Replicating weak-lensing summary-statistic covariances with normalizing flows

TL;DR

This paper investigates the use of normalizing flow models to replicate weak-lensing summary statistics and their covariances, finding they accurately reproduce means and variances but tend to underestimate covariances without mitigation strategies.

Contribution

The study demonstrates that normalizing flows can effectively model weak-lensing statistics, highlighting the importance of mitigation techniques for accurate covariance estimation.

Findings

NF models reproduce mean and variance within percent-level accuracy.

Covariance matrices are underestimated by up to 25% without mitigation.
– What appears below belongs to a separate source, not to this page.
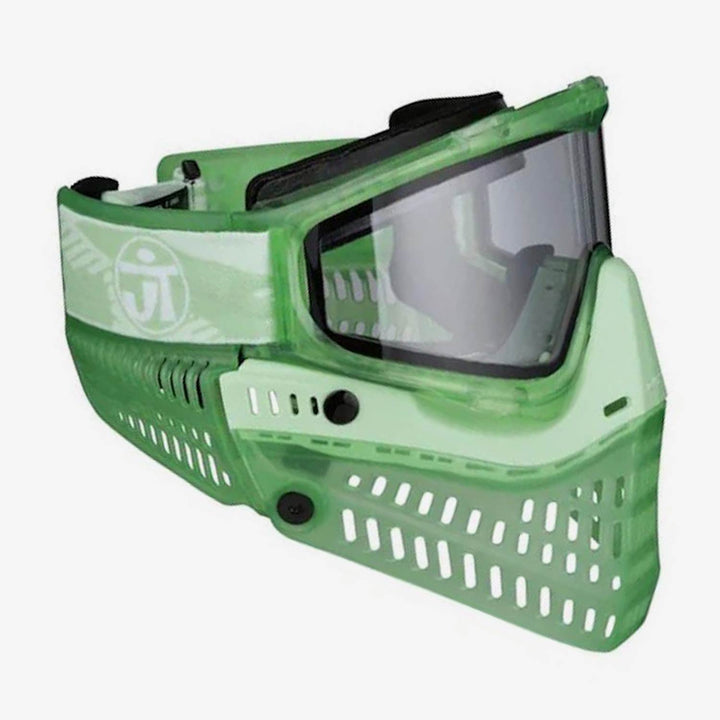 JT Spectra ProFlex SE Brimstone Ice Serie Thermal Maske Peridot inkl. Clear Lense - Weekend - Warrior.Shop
Data augmentation improves covariance recovery to about 10% accuracy.

Abstract

We explore the ability of normalizing flow (NF) generative models to reproduce weak-lensing summary statistics when trained on a set of cosmological simulations. Our analysis focuses on how accurately NF models recover the mean, standard deviation, and covariance of key statistics derived from convergence ($\kappa$) maps: The angular power spectrum $C_{\ell}$, probability density function, and Minkowski functionals of weak lensing convergence $\kappa$-maps. We test two scenarios for training: (1) on the data vectors and (2) on the full $\kappa$-maps. In both cases, the NF models reproduce the mean and variance of the target statistics within percent-level accuracy. However, the accuracy of the off-diagonal elements of the covariance matrix is underestimated by up to $\sim25\%$. We study several mitigation strategies and find that data augmentation and training with noisy fields help improve covariance recovery to $\mathcal{O}(10\%)$. Our study demonstrates that while the means and variances of weak lensing statistics can be well modeled by NF, covariances can be significantly underestimated if mitigation strategies are not applied.